WASHINGTON, April 21 (UPI) -- The U.S.Supreme court will hear arguments Tuesday on a challenge to the so-called "Millionaires Amendment," lawyers said.
Jack Davis, an industrial ceramics mogul who is running for a congressional seat in western New York, says the amendment to the McCain-Feingold campaign finance act is skewed.
Congress inserted the amendment, Section 319, into the McCain-Feingold Act to counter a 1976 Supreme Court decision that said wealthy candidates could spend whatever they wanted on their own campaigns.
Section 319 restricts the amount of contributions available to self-financed candidates.
Davis' legal team will argue Section 319 discriminates against wealthy candidates.

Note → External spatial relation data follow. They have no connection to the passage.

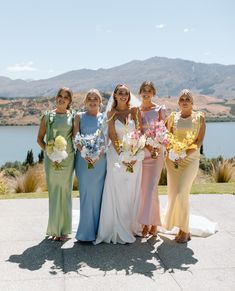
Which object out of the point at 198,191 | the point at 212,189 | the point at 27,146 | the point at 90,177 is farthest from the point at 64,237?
the point at 27,146

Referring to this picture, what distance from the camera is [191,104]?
19.6 ft

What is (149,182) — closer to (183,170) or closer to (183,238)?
(183,170)

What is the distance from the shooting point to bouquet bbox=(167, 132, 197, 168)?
565cm

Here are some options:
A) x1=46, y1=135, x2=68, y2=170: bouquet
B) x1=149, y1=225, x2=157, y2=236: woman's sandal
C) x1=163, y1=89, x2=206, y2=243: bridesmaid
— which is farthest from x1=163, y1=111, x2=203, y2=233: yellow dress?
x1=46, y1=135, x2=68, y2=170: bouquet

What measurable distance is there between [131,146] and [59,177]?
110 centimetres

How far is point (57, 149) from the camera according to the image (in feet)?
18.2

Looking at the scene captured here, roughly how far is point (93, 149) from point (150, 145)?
2.61 feet

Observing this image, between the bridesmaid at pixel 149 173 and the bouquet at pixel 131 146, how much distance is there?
38cm

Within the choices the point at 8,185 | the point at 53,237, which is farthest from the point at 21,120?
the point at 53,237

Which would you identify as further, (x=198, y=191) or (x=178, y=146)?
(x=198, y=191)

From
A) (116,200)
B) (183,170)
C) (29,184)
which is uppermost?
(183,170)

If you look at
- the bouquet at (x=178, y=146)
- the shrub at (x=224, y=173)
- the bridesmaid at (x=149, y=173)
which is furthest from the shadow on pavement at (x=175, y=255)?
the shrub at (x=224, y=173)

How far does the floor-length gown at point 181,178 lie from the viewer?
5886 millimetres

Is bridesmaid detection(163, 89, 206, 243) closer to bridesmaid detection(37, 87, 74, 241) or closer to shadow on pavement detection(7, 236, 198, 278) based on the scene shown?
shadow on pavement detection(7, 236, 198, 278)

The U.S. District Court for the District of Columbia held Davis' challenge "fails at the outset" because Section 319 "places no restriction on a candidate's ability to spend unlimited amounts of his personal wealth to communicate his message to voters, nor does it reduce the amount of money the candidate is able to raise from contributors," The Washington Post said Monday.
Solicitor General Paul Clement, who argues on behalf of the FEC and Congress, wrote in a brief to the Supreme Court that Section 319 is a "modest and constitutionally appropriate attempt to counteract the perception that a candidate who is wealthy enough can buy a seat in Congress."